Print the records below word for word, keeping every line as it is.

> Data provided:
········

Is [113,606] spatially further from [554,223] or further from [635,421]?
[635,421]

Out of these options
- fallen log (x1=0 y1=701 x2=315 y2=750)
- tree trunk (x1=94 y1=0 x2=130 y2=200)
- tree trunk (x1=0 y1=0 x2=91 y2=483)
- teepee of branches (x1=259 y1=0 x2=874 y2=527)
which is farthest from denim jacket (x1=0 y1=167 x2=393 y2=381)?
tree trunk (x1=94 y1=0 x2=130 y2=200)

········

> Solution below:
Is [113,606] spatially further from [554,223] or further from [635,421]?
[635,421]

Out of these options
- fallen log (x1=0 y1=701 x2=315 y2=750)
- tree trunk (x1=94 y1=0 x2=130 y2=200)
- tree trunk (x1=0 y1=0 x2=91 y2=483)
- teepee of branches (x1=259 y1=0 x2=874 y2=527)
which is farthest from denim jacket (x1=0 y1=167 x2=393 y2=381)?
tree trunk (x1=94 y1=0 x2=130 y2=200)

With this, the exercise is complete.